Pola, Nelly i Erti już bezpieczne – przewiezione wczoraj do kliniki spod Lublina.
Pani Joanna i jej Mama uratowały rodzinkę. Pola urodziła w trawie i przypadkowo została zauważona. W pobliskim gospodarstwie zapewniono zwierzakom jedzenie, ale nie mogły zostać na stałe. Czekały na przyjęcie do Fundacji – wczoraj to się stało.Decyzja o przyjęciu powstała, gdyż zgłosił się dom tymczasowy dla szczeniąt, ale niestety musiał się wycofać z przyczyn niezależnych.
Obecnie maluchy są w lecznicy i muszą ją opuścić. Hoteliki nie przyjmują szczeniąt. Pilnie potrzebny dom tymczasowy.

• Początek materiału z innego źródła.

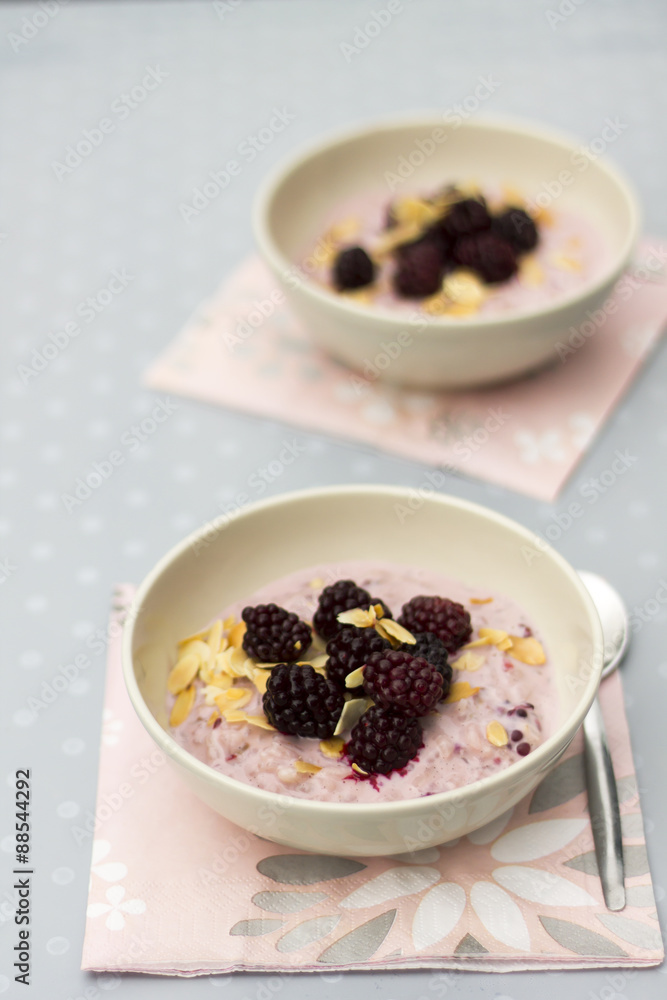 Risotto with blackberries and vanilla, great in the summer for a dessert. Risotto with blackberries and vanilla, great in the summer for a dessert.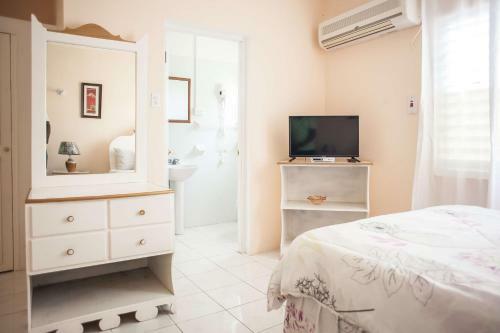 Diamond Villa & Suites Hotel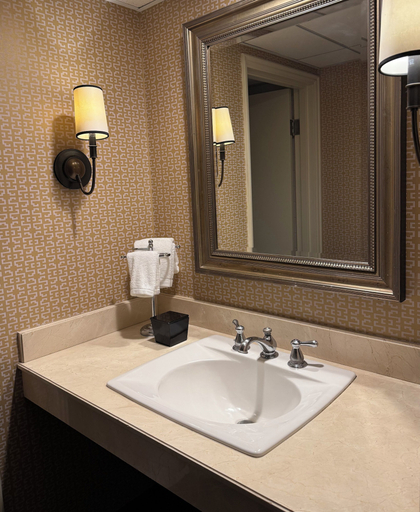 Bathroom 5, Los Angeles Athletic Club, Los Angeles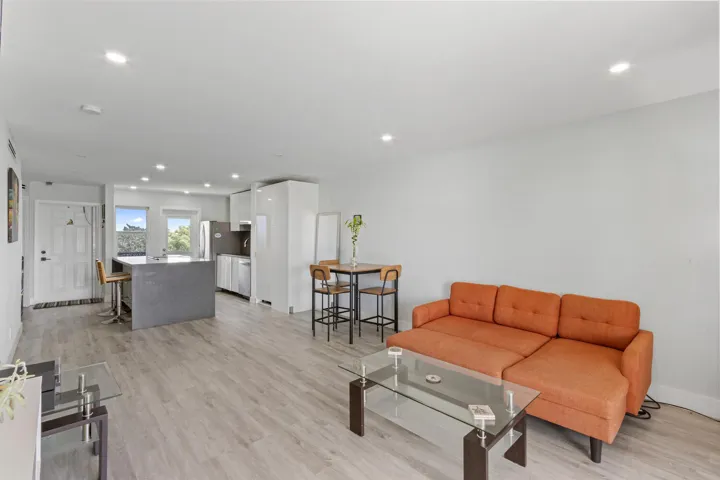 2871 N Ocean Blvd V443 Boca-large-016-03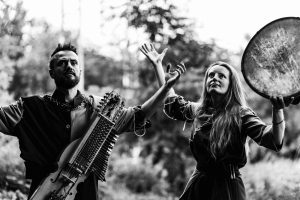 Nowy singiel duetu Jarzmo „Court Dances”
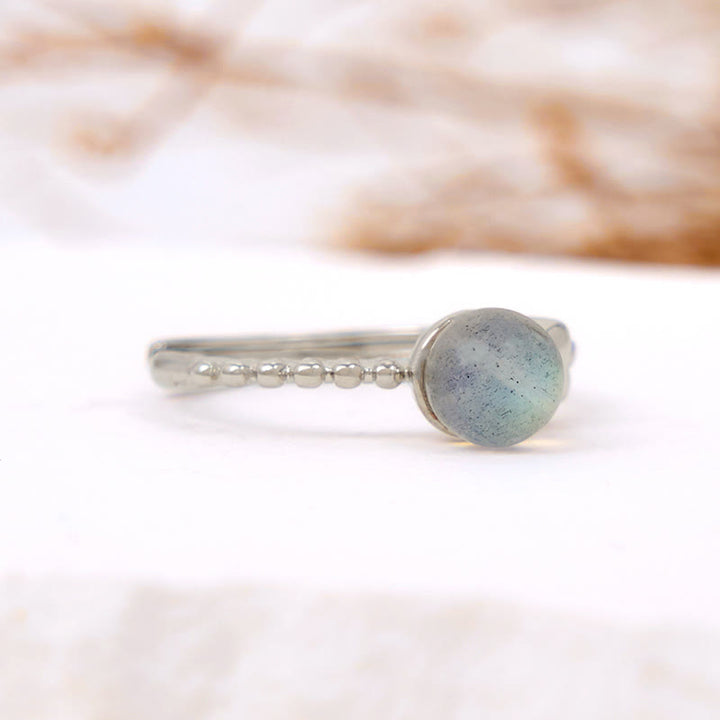 Anillo ajustable con forma de corazón y piedra lunar de corte redondo de Olivenorma
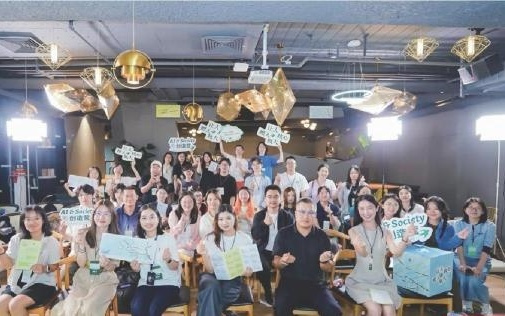 “AI职场谈判助手”帮个人职业转型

Są już tylko dwa szczeniaki. Beżowa, drobna dziewczynka Nelly i puchaty chłopak Erti. Jedno szczenie od razu pojechało do domu, do Warszawy.
Ich dzielna mama Pola przeprowadzi się dziś do Kolorowego Hoteliku. To przekochana, zjawiskowa sunieczka wielkości jamnika.
Dziękujemy Joannie i jej Mamie za ogromny trud i determinację w ratowaniu rodzinki.